Claire Hunter let go of her straw hat to hang on to the railing as she craned her neck, peering into the bay. As he watched, her mouth rounded into an O of pleasure, and then curved into a wide smile of delight.
He turned away, at once satisfied and edgy. Damn, was there anything she didn’t get a kick out of?
Frank nosed the boat in alongside the cement dock, and Daniel leapt out, reaching for the tie-down ropes. He fastened the front end of the boat, then the
back, opened the railing and held up his hand to help Grace Moran from the boat. Gabe shepherded his wife from the boat with a protective arm.
Bella and Claire peered over the other side of the boat, exclaiming over something. Daniel stepped back onto the boat, knowing he shouldn’t. “See something?”
“A turtle,” Bella said happily.
“Honu,” he corrected her, looking down at the creature paddling gently over the sandy bottom in the clear, sunlit water. “You’re Hawaiian—gotta learn to say it right.”
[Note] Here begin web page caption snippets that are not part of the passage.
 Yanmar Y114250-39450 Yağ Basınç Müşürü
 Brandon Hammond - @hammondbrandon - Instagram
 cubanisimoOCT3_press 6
She nodded. “I guess you’re right.”
“You’ll see more when you snorkel,” he said. Claire ignored him, turning away to cross the boat, her round ass rolling in her little sarong. He couldn’t wait to see the bikini under it. He scowled to himself—not that he was going to be looking. He’d done the right thing last night and shown her he wasn’t what she wanted or needed. Now he sure as hell didn’t need to hang around waiting for a smile. As he had been the entire boat ride, he admitted sourly.
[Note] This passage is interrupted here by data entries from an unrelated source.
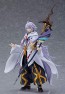 MAX Factory FIGMA MERLIN (FATE/GRAND ORDER ABSOLUTE DEMONIC FRONT: BABYLONIA)  , MAX66607, by MAX FACTORY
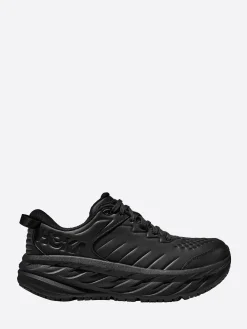 Online One One - Bondi SR in Sneakers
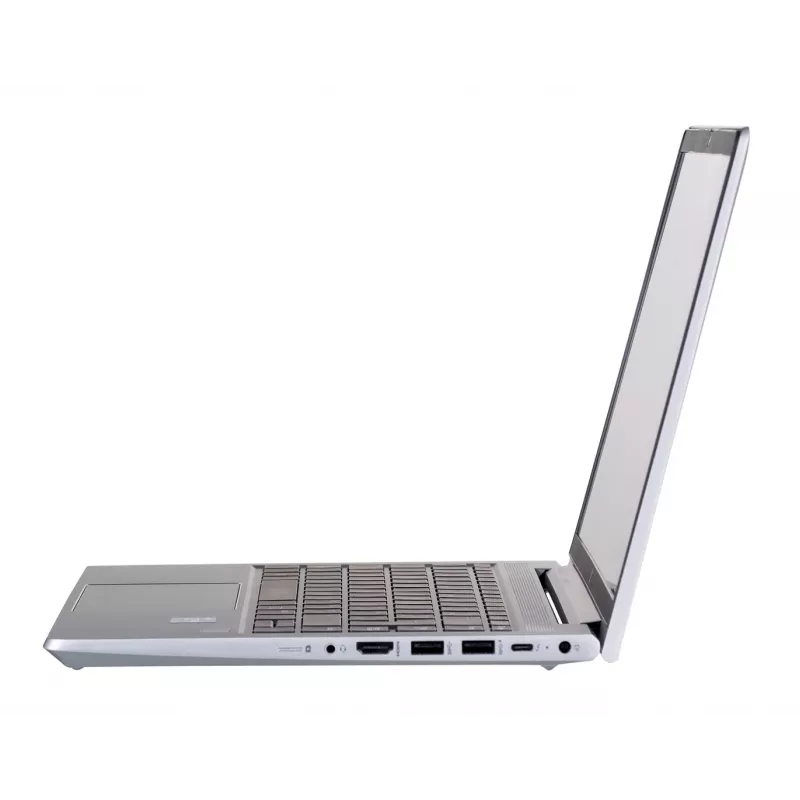 HP ProBook 640 G8 i5-1145G7 16GB 256GB SSD 14 inch FHD Win11pro Reacondicionado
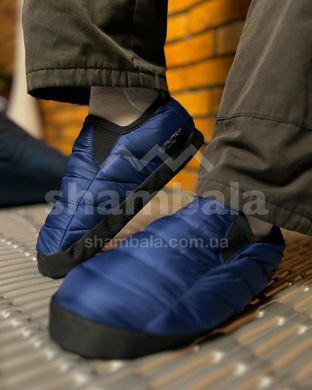 Чуні Rab Cirrus Hut Slipper, NIGHTFALL BLUE, S (821468983397)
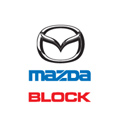 Mazda Block
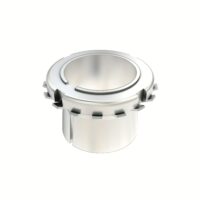 Втулка AXE10452/AZ54481/KXE10060 DL Оригинал ЕС 123 273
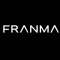 FRANMA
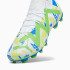 Futebol Puma Future Match N Fg/ Botas Homem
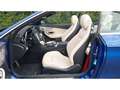 Mercedes-Benz C 43 AMG DISTRO Memo AIRSCARF Optik AHK Perf.AGA Blau - thumbnail 11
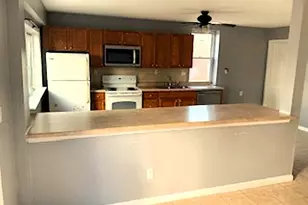 178 Pine Tree Rd, Monroe, NY 10950 - Photo 3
He packed a double armload of luggage up to the house, and then, while the ladies were busy exclaiming over the beauty of the foyer, he headed out the back, across the lawn and into the thick tangle of trees that edged the lawn.
On the south end of the bay, a path wound through the palms and banana trees. An ancient fence fashioned of lava boulders by long-dead Ho’omalus ran from the beach up into the trees. Daniel didn’t even pause, just set his feet in crevices worn by long use into footholds and leapt to the smooth lava shelf on the other side.
The path led him past a mature fig tree on the surf side, its tangle of roots rising high above his head, into a secluded cove, even smaller than Nawea. Rimmed with lava boulders smoothed by centuries of tropical sun, rain and high surf, the bay appeared wild, uninhabited, unless one peered into the tangle of palms and figs.
Then his eye was caught by straight lines, by wood and stone a little out of place, although visually suited to the setting, with no paint or artificial ornament. It was a house.